Iowa Governor Inks Sports Betting Legislation
Last month, Governor Kim Reynolds put her signature to Senate File 617, a new proposal aimed at making sports betting legal at all 19 land and water-based venues operating in the state. In addition to this, the new proposal would also allow betting through mobile casinos.
Offering Both Land-Based and Online Betting
Betting regulations are yet to be made by the state’s regulator, the Iowa Racing and Gaming Commission, and according to the available estimates, land-based sports betting operation could be launched by the time the new NFL season starts in September.
The debates between legislators in both state chambers were heated at moment, and Governor Reynolds successfully managed to keep her cards close to her chest. Her signature has made Iowa the fourth state to have – at least formally – made wagering on sports legal since the beginning of the year. Other three are Montana, Indiana and Tennessee, while the latter’s betting bill will become law without the Governor’s signature.
The state’s sports betting legislation brings a tax rate of 7.5%, with 6.75% taxation on betting revenue, plus a 0.75% representing a portion going to local charities. Under the provision of the new legislation, license fees are set at $45,000, while operators will have to pay renewal fees of $10,000, which is quite a reasonable figure.

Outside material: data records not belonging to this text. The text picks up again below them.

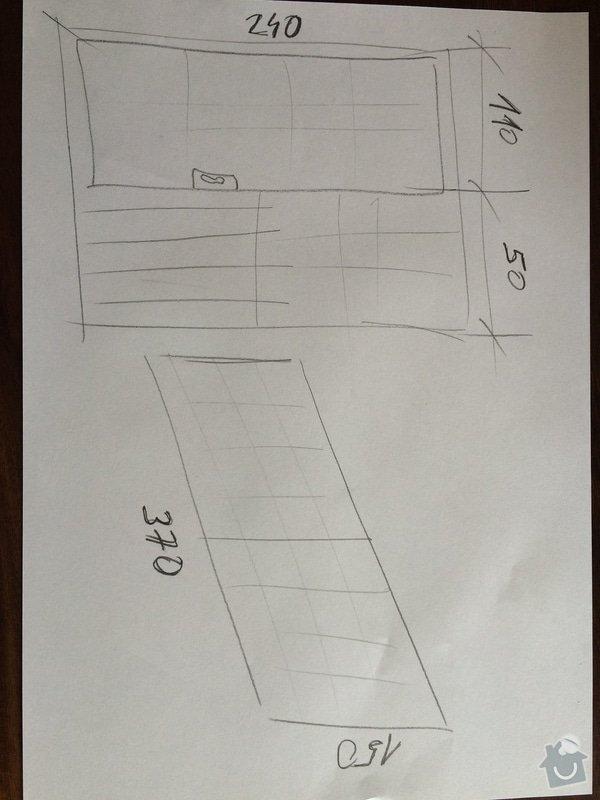 Výroba a montáž mříží: IMG_0946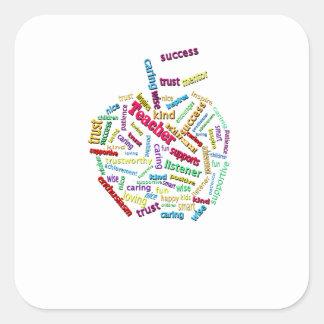 Apple Customize Add Teachers name on Apple Leaf Square Sticker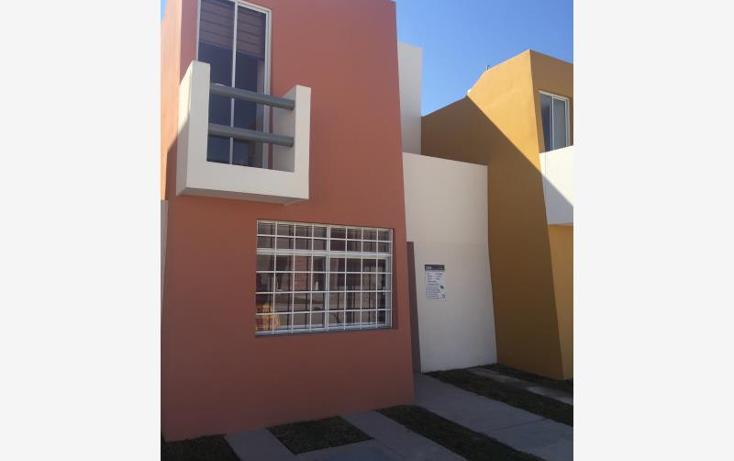 Foto de casa en venta en bellavista 1000, san felipe, soledad de graciano s?nchez, san luis potos?, 1589668 No. 01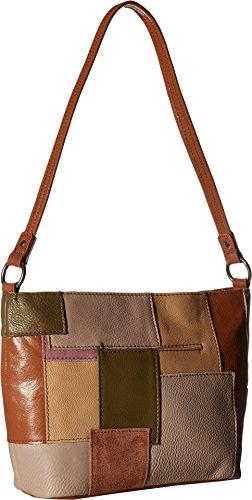 Bag Manuve Multi Shoulder Patch The Indio Demi SAK qFnwZwvfH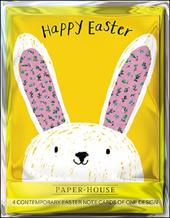 Pack of 4 Cute Bunny Mini Happy Easter Greeting Cards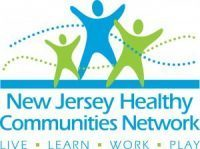 New Jersey Healthy Communities Network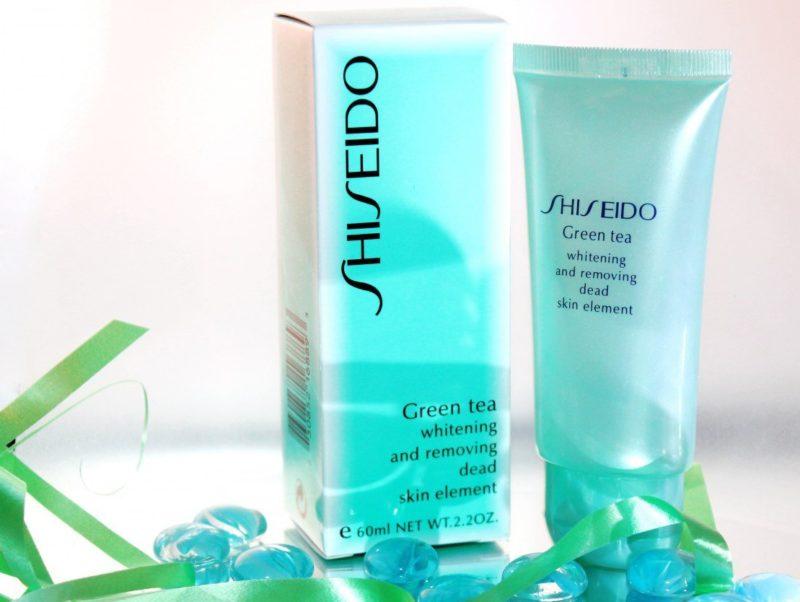 Shiseido Groene Thee Gezichtspeeling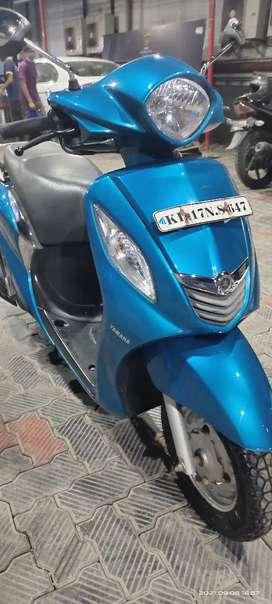 Yamaha Facino 2016 Finance Available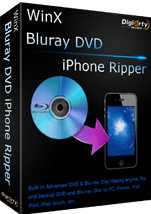 WinX DVD to iPhone Ripper Discount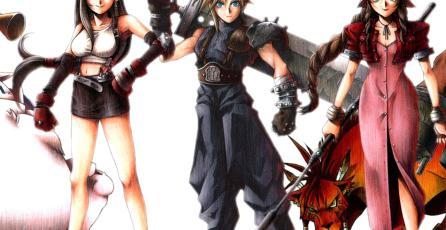 Juegos de Square Enix tienen descuento en Steam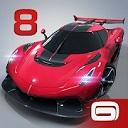 狂野飆車8破解版 v5.2.1a無限金幣版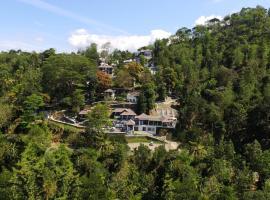 Forest Canopy, Thekkady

Out-of-State Customers Can Play as Well
The Hawkeye State has already made initial forecasts about the share of betting proceeds on a yearly basis, which is set from $2.3 million and $4 million. Each of the sports betting licensees will be able to have two online wagering operations, which opens up plenty of opportunities for them to partner with online operators. Some of the casinos in Iowa have already formed such partnerships with William Hill and PointsBet.
Under the new sports betting legislation, customers from out of state will also be able to place their wagers online, but only if they meet two requirements. They will need to open an account at one of the casinos operating in Iowa, and they’ll be able to bet online only within the state’s borders. According to available information, the in-person registration will no longer be obligatory from 2021.
Governor Reynolds put her signature only one day before the anniversary of the historic decision made by the US Supreme Court, which overturned the controversial Professional and Amateur Sports Protection Act of 1992 (also known as PASPA). This move effectively put an end to a federal ban on sports betting, which had been in effect for more than two and a half decades.
Following the repeal of PASPA, a total of eight states have made wagering on sports legal, while many others are seriously considering to do so in the future. At this moment, it is really difficult to predict how many of them will decide to join the party until the next anniversary.